The bankruptcy court accepted an offer by National Minority TV, Inc. (NMTV) for WTGI-TV in March 1991. However, the attempted purchase became mired in issues as to the control and ownership of the company, which claimed to be owned by minorities. Of the three members of National Minority TV, two were minorities—and one was Paul Crouch, founder of the Trinity Broadcasting Network (TBN). In TBN's monthly Praise the Lord newsletter, Crouch announced that the station would be affiliated with TBN. The deal drew criticism from WTGI's employees, believing the loss of the station's existing programming would have a negative impact on the region. However, more significantly, questions about National Minority TV's ownership structure led to the FCC taking an interest in the case. A petition to deny was filed by one of the station's employees, and the commission responded by asking NMTV for more information about its principals; if the firm were not actually minority-owned, the purchase would be illegal for TBN to execute because it owned the then-maximum of 12 commercial TV stations, a limit that could only be surpassed by minority-controlled firms. However, before the commission could act, NMTV withdrew its bid because the delays had made it impossible to meet deadlines imposed by the bankruptcy court.

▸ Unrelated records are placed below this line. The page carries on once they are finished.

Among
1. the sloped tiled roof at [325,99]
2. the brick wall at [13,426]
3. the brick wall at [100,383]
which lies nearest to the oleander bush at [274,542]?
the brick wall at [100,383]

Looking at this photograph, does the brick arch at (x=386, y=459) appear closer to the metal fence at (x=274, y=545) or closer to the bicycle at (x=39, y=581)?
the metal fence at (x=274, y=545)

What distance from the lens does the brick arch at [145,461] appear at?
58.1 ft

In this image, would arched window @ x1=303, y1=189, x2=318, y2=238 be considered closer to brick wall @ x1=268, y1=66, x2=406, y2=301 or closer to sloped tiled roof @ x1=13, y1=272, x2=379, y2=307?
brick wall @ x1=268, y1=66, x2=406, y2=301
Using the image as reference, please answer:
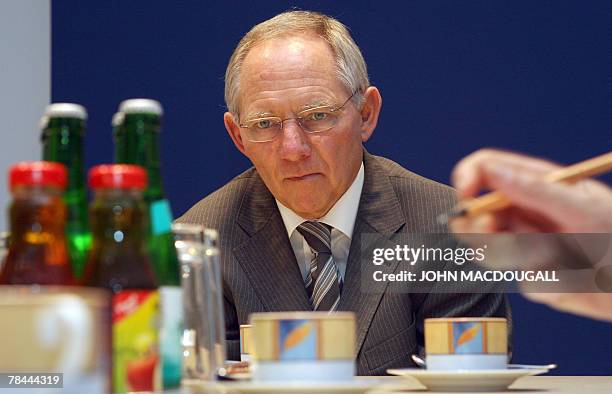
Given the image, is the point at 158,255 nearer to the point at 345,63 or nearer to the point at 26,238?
the point at 26,238

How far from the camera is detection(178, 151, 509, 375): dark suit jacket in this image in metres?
1.92

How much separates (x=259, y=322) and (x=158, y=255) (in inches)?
4.2

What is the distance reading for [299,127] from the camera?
6.73 feet

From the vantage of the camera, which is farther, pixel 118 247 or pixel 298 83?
pixel 298 83

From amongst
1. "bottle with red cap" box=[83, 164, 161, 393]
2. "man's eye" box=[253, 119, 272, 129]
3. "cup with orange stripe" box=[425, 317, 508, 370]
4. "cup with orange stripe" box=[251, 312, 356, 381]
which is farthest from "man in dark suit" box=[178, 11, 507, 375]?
"bottle with red cap" box=[83, 164, 161, 393]

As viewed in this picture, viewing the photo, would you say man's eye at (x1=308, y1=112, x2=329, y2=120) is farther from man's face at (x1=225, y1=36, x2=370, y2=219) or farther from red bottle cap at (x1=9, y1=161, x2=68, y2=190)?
red bottle cap at (x1=9, y1=161, x2=68, y2=190)

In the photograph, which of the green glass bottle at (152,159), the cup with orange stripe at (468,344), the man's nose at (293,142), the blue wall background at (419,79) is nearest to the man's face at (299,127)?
the man's nose at (293,142)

The passage of the Cable Television Consumer Protection and Competition Act of 1992 put must-carry rules back into place, with important impacts on WTGI. In late 1992, of the 1.8 million cable homes in the Philadelphia market, only 520,000 received the station, and attempts to increase that number were being met by "various degrees of coldness". A year later, the station was promoting its addition to many cable systems as a result of the new law, and it had begun production of a new local program, the health talk show Dr. Castillo y su Salud, to provide health advice to the Hispanic community. Despite increased profitability, Delaware Valley Broadcasters filed for Chapter 11 bankruptcy protection a second time in August 1993, per general manager Dan Slape, "to better meet our future goals and objectives". As a result, the bankruptcy court ordered a sale of the station. Even with a court-ordered sale looming, WTGI initiated production of a new public affairs series, Entérate (Find Out), in July.

===Pax/Ion ownership===
In November 1994, Paxson Communications Corporation moved to acquire WTGI-TV for $10.2 million, the station having been in bankruptcy for more than seven years. WTGI general manager Dan Slape noted that the new ownership was looking toward an infomercial-heavy format for the station. Paxson announced the launch of Infomall TV in January 1995 as well as a national push to purchase television stations to carry the service. The switch in programming took place at the start of May 1995, leaving Telemundo without a station in the Philadelphia market. The network affiliated with WTVE in Reading, only to be ousted in 2000 and sign its present outlet, WWSI (then based in Atlantic City), in March 2001.

On August 31, 1998, the Paxson-owned stations formed the nucleus for the new Pax TV network. The station's call sign had been changed that January to WPPX. After changing its name to i: Independent Television in 2005, the network became known as Ion Television in 2007.

== Technical information and subchannels ==
WPPX-TV broadcasts from a transmitter in Philadelphia's Roxborough neighborhood. Its signal is multiplexed:

Subchannels of WPPX-TV
| Subchannel | Res.Tooltip Display resolution | Short name | Programming |
| 61.1 | 720p | ION | Ion Television |
| 61.2 | 480i | IONPlus | Ion Plus |
| 61.3 | Laff | Laff |
| 61.4 | DEFY | Defy |
| 61.5 | BUSTED | Busted |
| 61.6 | GameSho | Game Show Central |
| 61.7 | QVC | QVC |
| 61.8 | HSN | HSN |

===Analog-to-digital conversion===
WPPX-TV shut down its analog signal, over UHF channel 61, on June 12, 2009, the official date on which full-power television stations in the United States transitioned from analog to digital broadcasts under federal mandate. The station's digital signal continued to broadcast on its pre-transition UHF channel 31, using virtual channel 61.